Experiences of violence to be overtly named and resisted

Review of Resistance: Confronting Violence, Power, and Abuse within Peace Churches.
Carol Penner and Cameron Altaras, eds. Institute of Mennonite Studies, 2022, 480 pages.



Over the past several decades, a particularly painful and dissonant question has arisen within the Mennonite church: What is a faithful response to violence perpetrated by the church, especially one that professes to be a peace church?

This diverse collection of essays, poetry and personal reflections helpfully grapples with this question from multiple angles and perspectives, with a focus on the violence of colonialism, racism, homophobia/(hetero)sexism (Part 1), and sexual violence and abuse (Part 2).

Editors Altaras and Penner frame this conversation in terms of a shift in the guiding metaphor of Anabaptist-Mennonite peace theology and practice, so that the traditional emphasis on nonresistance to violence (based on the Sermon on the Mount, Matt. 5:39) becomes one of resistance.

In their words: “We use resistance in our title to pay tribute to the power of survivors of evil and immoral acts of violence, abuse and betrayal. It is not a rejection of nonresistance, but a hope of creative interaction with the tradition. . . . What might it mean, therefore, to practise love for one’s enemy and at the same time resist evil and seek healing for those affected by the resultant harm?”

The strengths of this collection lie in the rich diversity of perspectives and experiences to which it gives voice, centring those—queer, female, Indigenous, people of colour—who have long been on the “underside” of the Anabaptist-Mennonite tradition.

Highlights for me were the moving personal conversation between Lydia Neufeld Harder and Ingrid Bettina Wolfear regarding the Sixties Scoop; Pieter Niemeyer’s account of resisting “erasure” as a queer Mennonite pastor; and Ruth Krall and Lisa Schirch’s respective chapters on the circles of harm and re-traumatization caused when the community or institution fails to believe and support a victim-survivor of abuse, which provide crucial insights for congregations and church institutions.

Several chapters helpfully complicate key narratives that shape Anabaptist-Mennonite understandings of abuse, from the reification of self-sacrificial enemy-love in the story of 16th-century Anabaptist martyr Dirk Willems (Kimberly Schmidt), to the belief that all broken relationships can and should be mended (Elsie Goerzen), and to the assumption that Mennonite communities are “power-neutral and therefore incapable of abusing power” (Kimberly Penner).

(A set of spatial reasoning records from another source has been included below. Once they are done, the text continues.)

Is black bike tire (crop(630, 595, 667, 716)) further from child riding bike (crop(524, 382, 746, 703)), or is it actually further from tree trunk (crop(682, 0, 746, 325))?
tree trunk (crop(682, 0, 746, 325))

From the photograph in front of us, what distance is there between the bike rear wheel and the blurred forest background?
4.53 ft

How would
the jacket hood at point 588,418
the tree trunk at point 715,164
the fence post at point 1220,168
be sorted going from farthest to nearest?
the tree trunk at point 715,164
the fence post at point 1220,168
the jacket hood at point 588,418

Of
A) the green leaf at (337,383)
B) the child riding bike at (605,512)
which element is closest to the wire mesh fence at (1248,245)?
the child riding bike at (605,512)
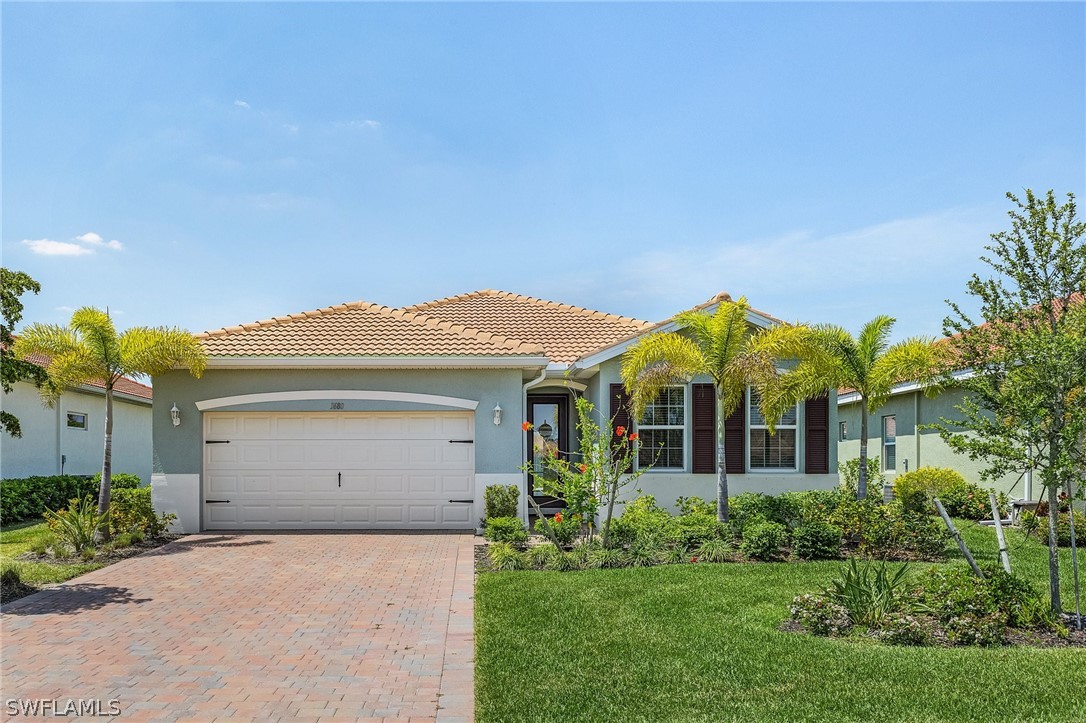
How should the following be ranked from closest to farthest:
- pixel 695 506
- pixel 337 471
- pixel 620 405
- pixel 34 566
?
pixel 34 566, pixel 695 506, pixel 337 471, pixel 620 405

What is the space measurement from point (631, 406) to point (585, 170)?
169 inches

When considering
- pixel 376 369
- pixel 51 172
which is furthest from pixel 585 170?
pixel 51 172

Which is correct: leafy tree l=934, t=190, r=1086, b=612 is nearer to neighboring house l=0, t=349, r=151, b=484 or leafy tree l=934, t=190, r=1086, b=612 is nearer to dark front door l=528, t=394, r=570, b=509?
dark front door l=528, t=394, r=570, b=509

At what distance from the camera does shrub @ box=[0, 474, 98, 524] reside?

Sarah Ann Bixler’s exploration of the (short) history of Mennonite women’s head coverings as a symbol of women’s submission and their quiet fall into disuse was also noteworthy. What emerges from this diversity is a sense of the multi-faceted nature of this issue, the need for truth-telling and a recognition of the church as it is rather than only as we envision it theologically, and the need for this work of resistance and healing to be engaged from multiple angles.

Precisely because of its diversity and length, the collection would have been strengthened by being organized into more specific topics or sub-headings. Also, although several of the chapters point beyond individual, church or institutional experience alone, a more thorough look at restorative justice practices, the double-edged relationship between victim-survivors of abuse and law enforcement, and socio-political engagement and advocacy for survivors of abuse, would have enriched the collection further.

The book is pre-eminently practical and ready for church groups, university and MDiv students, and pastors to apply to their own contexts, including poetry and prayers for reflection and worship. I find it significant that as I write this, Sarah Polley’s screenplay adaptation of Miriam Toews’s novel, Women Talking, which likewise delves into themes of sexual abuse, faith and peace in Mennonite communities, has received an Academy Award and numerous accolades. This suggests a deep hunger within and beyond Anabaptist-Mennonite communities for these experiences of violence to be overtly named and resisted.

Resistance is a welcome contribution to this ongoing conversation and peace practice.

Susanne Guenther Loewen is a Mennonite pastor-theologian and university instructor in peace studies.